FIG. 1 is a schematic block diagram showing a first embodiment of the present invention.

2 is a diagram showing an image displayed on the graphic display device of FIG. 1. FIG.

FIG. 3 is a flowchart showing an operation of the signal processing circuit of FIG.

FIG. 4 is a detailed flowchart showing a shadow size calculation routine of FIG.

FIG. 5 is a flowchart showing an operation of the signal processing circuit according to the second embodiment of the present invention.
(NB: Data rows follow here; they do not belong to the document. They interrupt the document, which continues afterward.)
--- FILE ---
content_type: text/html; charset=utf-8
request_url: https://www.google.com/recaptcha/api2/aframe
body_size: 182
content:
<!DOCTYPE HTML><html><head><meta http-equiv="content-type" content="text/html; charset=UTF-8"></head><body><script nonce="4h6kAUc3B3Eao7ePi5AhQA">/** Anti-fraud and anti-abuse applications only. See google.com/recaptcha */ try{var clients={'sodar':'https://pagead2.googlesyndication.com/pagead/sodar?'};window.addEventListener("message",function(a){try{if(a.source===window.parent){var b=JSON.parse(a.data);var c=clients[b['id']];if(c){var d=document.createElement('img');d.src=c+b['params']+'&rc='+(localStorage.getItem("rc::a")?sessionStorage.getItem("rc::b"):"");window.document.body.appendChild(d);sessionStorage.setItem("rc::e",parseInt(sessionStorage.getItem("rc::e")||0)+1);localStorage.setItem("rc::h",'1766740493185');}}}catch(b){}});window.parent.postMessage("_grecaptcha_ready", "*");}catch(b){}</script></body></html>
FIG. 6 is a diagram showing an image displayed on a graphic display device in the second embodiment.

[Explanation of symbols]

41 ... Graphics display, 41b ... Pointer, shadow ... 41c.

Claims (4)

[Claims] 1. An instrument for rotating and displaying a pointer (41b) on a graphics display (41), wherein the predetermined value is maintained while the rotation speed of the pointer (41b) exceeds a predetermined value. An instrument characterized by displaying the pointer (41b) by stopping the rotation at a rotation position immediately before it exceeds. 2. An instrument for rotating and displaying a pointer (41b) on a graphics display (41), wherein the pointer (41b) is rotated while the rotation speed of the pointer (41b) exceeds a predetermined value. ), The shadow (41c) of the pointer (41b) is displayed on the side opposite to the rotating side. 3. The instrument according to claim 2, wherein the shadow (41c) is displayed larger as the rotation speed of the pointer (41b) is higher. 4. The instrument according to claim 1, wherein the instrument is mounted on a vehicle and displays the engine speed of the vehicle by the pointer (41b).